Starting at the line that contains "How much physical space separates" and ending at the line that contains "In this picture, would", give those lines again, requests included, with every number in the answers (distances and coordinates) scaled by 1.15 and rounded to as many decimal places as it had, halves rounded up. Omit the pictures and return only these lines.

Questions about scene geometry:
_ _ _ _ _
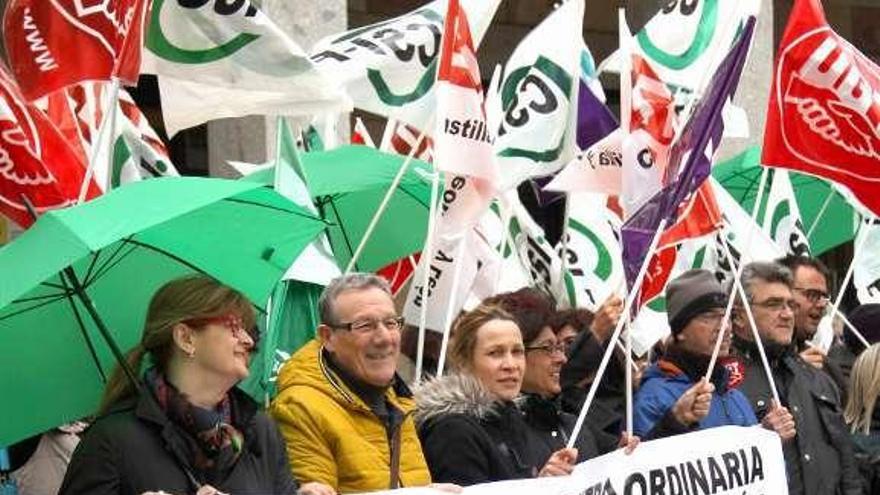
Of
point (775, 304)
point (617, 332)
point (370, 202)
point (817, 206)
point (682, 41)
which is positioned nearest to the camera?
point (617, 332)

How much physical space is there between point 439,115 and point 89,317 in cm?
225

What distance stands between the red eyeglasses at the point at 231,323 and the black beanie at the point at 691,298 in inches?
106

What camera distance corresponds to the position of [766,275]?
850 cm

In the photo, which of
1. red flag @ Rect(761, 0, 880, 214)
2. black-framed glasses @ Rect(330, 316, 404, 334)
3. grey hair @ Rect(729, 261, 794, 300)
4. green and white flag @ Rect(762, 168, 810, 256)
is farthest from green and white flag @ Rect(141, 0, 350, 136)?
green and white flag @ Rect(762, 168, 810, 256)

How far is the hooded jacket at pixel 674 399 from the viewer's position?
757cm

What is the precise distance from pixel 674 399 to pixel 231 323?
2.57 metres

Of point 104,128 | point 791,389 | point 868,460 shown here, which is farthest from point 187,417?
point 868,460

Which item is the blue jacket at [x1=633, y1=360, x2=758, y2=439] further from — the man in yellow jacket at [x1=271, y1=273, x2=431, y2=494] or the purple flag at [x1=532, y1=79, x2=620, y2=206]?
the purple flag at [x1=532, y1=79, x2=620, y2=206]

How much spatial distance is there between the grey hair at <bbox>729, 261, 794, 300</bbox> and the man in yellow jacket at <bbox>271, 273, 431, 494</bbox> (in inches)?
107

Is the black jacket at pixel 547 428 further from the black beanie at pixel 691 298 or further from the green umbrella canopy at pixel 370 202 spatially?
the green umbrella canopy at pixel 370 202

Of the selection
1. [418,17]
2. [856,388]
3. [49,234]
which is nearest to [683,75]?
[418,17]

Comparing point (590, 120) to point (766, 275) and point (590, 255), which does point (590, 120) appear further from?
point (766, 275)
_ _ _ _ _
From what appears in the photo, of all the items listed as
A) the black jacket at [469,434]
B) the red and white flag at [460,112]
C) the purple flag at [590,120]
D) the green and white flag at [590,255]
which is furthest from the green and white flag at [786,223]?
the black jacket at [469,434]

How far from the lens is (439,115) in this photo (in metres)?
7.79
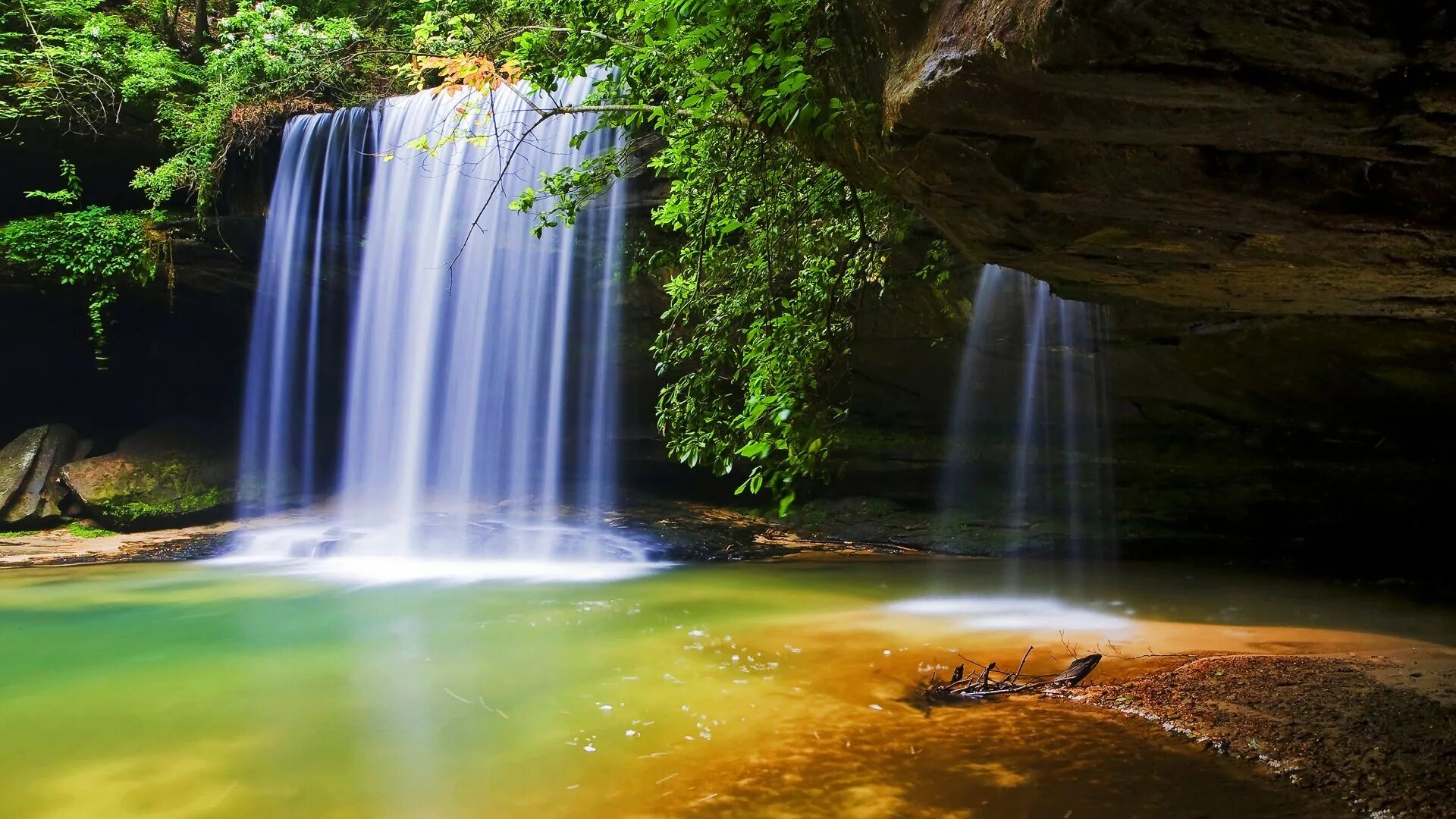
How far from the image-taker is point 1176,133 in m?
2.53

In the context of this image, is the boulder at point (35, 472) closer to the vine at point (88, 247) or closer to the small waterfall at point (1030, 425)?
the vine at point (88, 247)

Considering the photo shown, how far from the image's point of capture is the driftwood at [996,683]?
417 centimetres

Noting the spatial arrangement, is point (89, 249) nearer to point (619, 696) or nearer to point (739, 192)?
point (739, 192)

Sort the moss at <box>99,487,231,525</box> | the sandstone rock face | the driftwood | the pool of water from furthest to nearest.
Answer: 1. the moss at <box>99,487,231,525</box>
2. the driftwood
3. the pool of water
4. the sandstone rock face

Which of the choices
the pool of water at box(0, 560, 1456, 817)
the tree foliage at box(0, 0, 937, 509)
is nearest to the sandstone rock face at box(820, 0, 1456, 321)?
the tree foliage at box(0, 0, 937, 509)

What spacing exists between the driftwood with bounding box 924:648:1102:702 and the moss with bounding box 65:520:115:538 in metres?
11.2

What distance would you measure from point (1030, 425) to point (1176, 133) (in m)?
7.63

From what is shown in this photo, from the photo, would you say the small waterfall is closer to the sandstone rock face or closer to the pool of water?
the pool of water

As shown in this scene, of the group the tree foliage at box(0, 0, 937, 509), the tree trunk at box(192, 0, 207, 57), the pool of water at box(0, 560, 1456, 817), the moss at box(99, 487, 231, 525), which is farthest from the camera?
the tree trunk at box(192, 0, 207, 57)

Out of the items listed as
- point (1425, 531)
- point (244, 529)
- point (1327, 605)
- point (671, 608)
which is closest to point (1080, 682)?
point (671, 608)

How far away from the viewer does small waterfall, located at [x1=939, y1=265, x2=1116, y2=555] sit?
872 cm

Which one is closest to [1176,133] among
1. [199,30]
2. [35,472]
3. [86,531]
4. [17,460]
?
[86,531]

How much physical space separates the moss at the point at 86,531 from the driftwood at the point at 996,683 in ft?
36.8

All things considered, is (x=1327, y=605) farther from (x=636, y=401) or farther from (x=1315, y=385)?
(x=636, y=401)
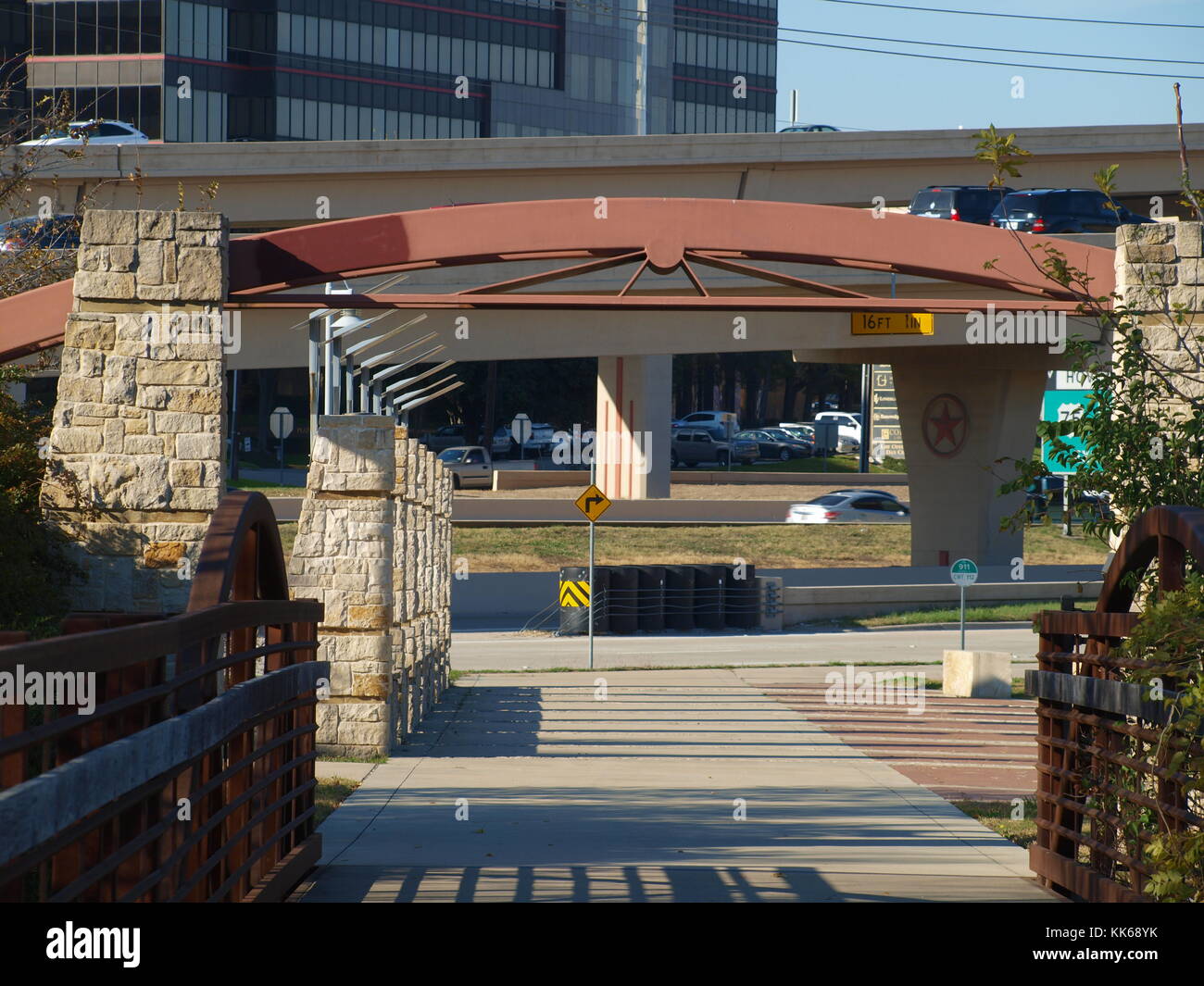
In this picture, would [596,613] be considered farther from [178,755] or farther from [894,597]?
_ _ _ _ _
◆ RESULT OF THE TASK ◆
How much physical space separates the moss at the point at 86,531 from the driftwood at the point at 996,683 in ft?
42.3

All things considered, is (x=1327, y=605) farther from (x=636, y=401) or farther from (x=1315, y=385)?
(x=731, y=461)
In this picture, would [596,613] be considered farther from [178,755] or farther from [894,597]?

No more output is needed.